• Teks Dokumen
:::
Rabu, 14 Mei 2014

Hakikat "Pertemuan" Nabi Besar Muhammad Saw. dengan Allah Swt. dalam Peristiwa "Mi'raj" (Kenaikan Ruhani)



 بِسۡمِ اللّٰہِ الرَّحۡمٰنِ الرَّحِیۡم

Khazanah Ruhani Surah  Shād

Bab   217

  Hakikat “Pertemuan” Nabi Besar Muhammad Saw. dengan Allah Swt. dalam Peristiwa  Mi’raj (Kenaikan Ruhani)   

 Oleh

Ki Langlang Buana Kusuma
 
D
alam   akhir Bab sebelumnya   telah dikemukakan   mengenai  Surah  Adh-Dhuha [93]:1-12,  arti kata dhālla dalam ayat     وَ  وَجَدَکَ ضَآلًّا   --  dan Dia mendapati engkau larut/tenggelam dalam kecintaan kepada kaum engkau,  فَہَدٰی   --   lalu Dia memberi engkau petunjuk. dapat ditafsirkan sebagai berikut:
 (1) Nabi Besar Muhammad saw.  sebelum diangkat sebagai Rasul Allah, beliau saw. berkelana mencari jalan dan sarana untuk mencapai Allah Swt., di antaranya sering bertafakkur di gua Hira selama berhari-hari, lalu Dia mewahyukan kepada beliau saw. syariat yang  terakhir dan tersempurna yang membimbing beliau saw. ke arah tujuan yang didambakan;
  (2) Beliau bingung dan tidak mengetahui betapa cara menemukan jalan yang menjurus ke arah tercapainya apa yang dicari beliau saw. lalu  Allah Swt. membimbing beliau saw. ke jalan itu;
  (3) Seluruh wujud beliau saw. telah   fana (hilang/sirna/tenggelam/larut) )dalam kecintaan kepada kaum beliau  saw. agar dapat mengeluarkan mereka dari kesesatan dan kejahiliyahan mereka,  lalu Allah Swt. membekali beliau saw. dengan petunjuk sempurna bagi mereka;
  (4) Beliau  saw. tersembunyi dari mata dunia  lalu  Allah Swt.  menemukan beliau saw.  lalu memilih beliau saw. untuk mengemban tugas membimbing umat manusia supaya sampai kepada-Nya (QS.7:159; QS.21:108;  QS.25:2;  QS.34:29).
:::
• Soal Latihan
(1) Jawablah pertanyaan berikut berdasarkan teks tentang Mi'raj.
(a) Surah dan ayat mana yang dikemukakan di akhir bab sebelumnya?
(b) Di tempat mana Nabi Besar Muhammad saw. sering bertafakkur sebelum diangkat sebagai Rasul Allah?
(c) Teks ini merupakan bab nomor berapa?
(2) Sebutkan semua rujukan ayat Al-Qur'an yang dicantumkan dalam tanda kurung pada butir (4) teks tentang Mi'raj.
(3) Lanjutkan teks tentang Mi'raj setelah kalimat terakhirnya.
Materi berikut berdiri sendiri dan tidak berkaitan dengan teks tentang Mi'raj.

• Cuplikan Data
:::
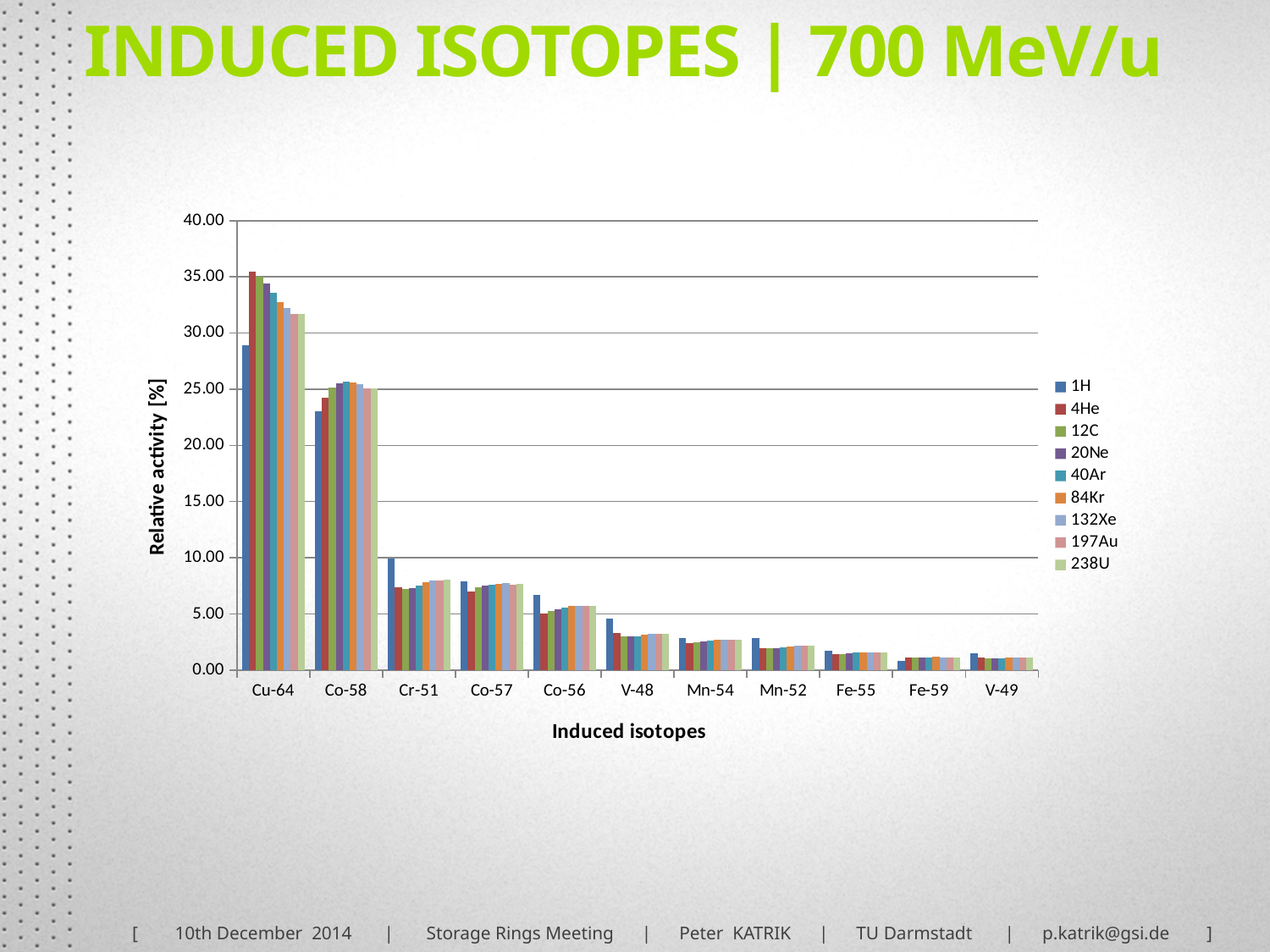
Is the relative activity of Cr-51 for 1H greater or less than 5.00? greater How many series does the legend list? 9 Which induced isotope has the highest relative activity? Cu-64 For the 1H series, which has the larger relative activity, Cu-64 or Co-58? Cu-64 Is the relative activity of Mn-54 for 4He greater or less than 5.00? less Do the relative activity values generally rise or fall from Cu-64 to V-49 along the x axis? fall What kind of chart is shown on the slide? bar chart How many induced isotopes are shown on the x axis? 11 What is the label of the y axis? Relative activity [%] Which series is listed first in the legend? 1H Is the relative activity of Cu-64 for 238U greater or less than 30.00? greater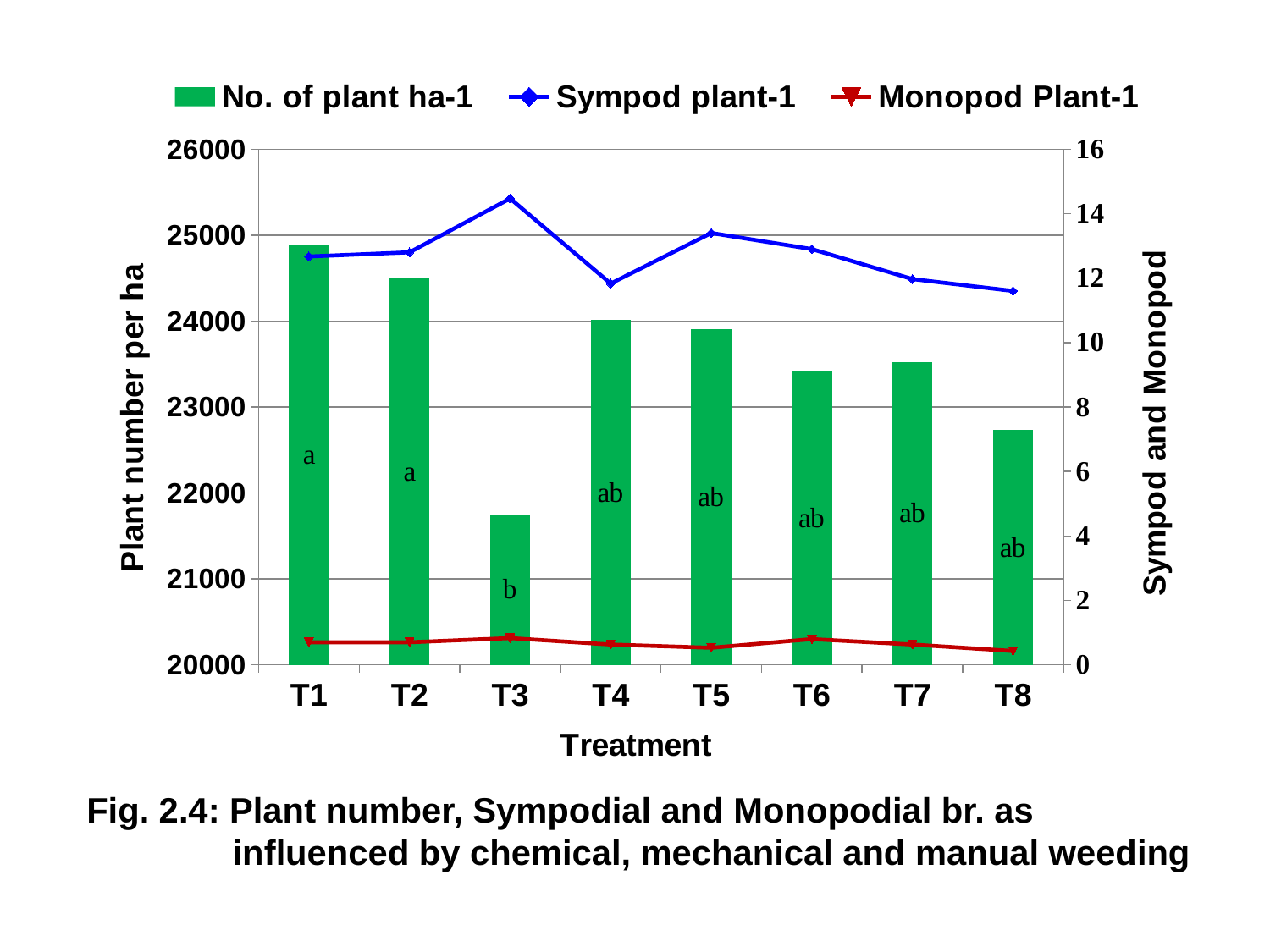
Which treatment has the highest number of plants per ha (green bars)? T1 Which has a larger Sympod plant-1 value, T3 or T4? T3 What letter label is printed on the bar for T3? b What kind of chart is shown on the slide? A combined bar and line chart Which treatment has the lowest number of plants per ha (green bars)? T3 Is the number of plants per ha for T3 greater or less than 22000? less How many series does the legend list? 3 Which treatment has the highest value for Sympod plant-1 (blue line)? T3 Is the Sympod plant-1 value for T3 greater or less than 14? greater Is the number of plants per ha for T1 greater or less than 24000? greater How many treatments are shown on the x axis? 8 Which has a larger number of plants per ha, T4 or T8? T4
:::
• Jawaban Tertulis
(1)
(a) Surah Adh-Dhuha [93]:1-12.
(b) Di gua Hira.
(c) Bab 217.

(2) QS.7:159; QS.21:108; QS.25:2; QS.34:29

(3)
   Dengan demikian kata dhālla tidak dipakai sebagai celaan, bahkan sebagai pujian terhadap  Nabi Besar Muhammad saw..  Kata ini tidak mengena dan tidak pula dapat dikenakan kepada beliau  saw. dalam arti “telah tersesat,” sebab menurut ayat Al-Quran lain (QS.53:3) beliau saw. kebal terhadap kesalahan atau kesesatan.
  Lebih-lebih 6 ayat terakhir dalam Surah ini menunjukkan suatu urutan tertentu ayat-ayat 7, 8, dan 9 masing-masing mempunyai hubungan erat dan bersesuaian dengan ayat-ayat 10, 11, dan 12. Dhālla dalam ayat 8, yang digantikan oleh kata sā’il dalam ayat   وَ اَمَّا السَّآئِلَ  فَلَا تَنۡہَرۡ   -- “Dan terhadap orang yang meminta-minta  janganlah engkau menghardik”,   menjelaskan arti dhālla, yaitu “orang yang mencari pertolongan Ilahi supaya dibimbing kepada-Nya atau supaya diberi petunjuk.”
   Ayat  وَ  وَجَدَکَ ضَآلًّا فَہَدٰی      dapat pula berarti  “Allah Swt. mendapatkan diri engkau hilang-sirna (fana) alam keasyikan mencari Dia,  lalu   Dia membimbing engkau ke hadirat-Nya.”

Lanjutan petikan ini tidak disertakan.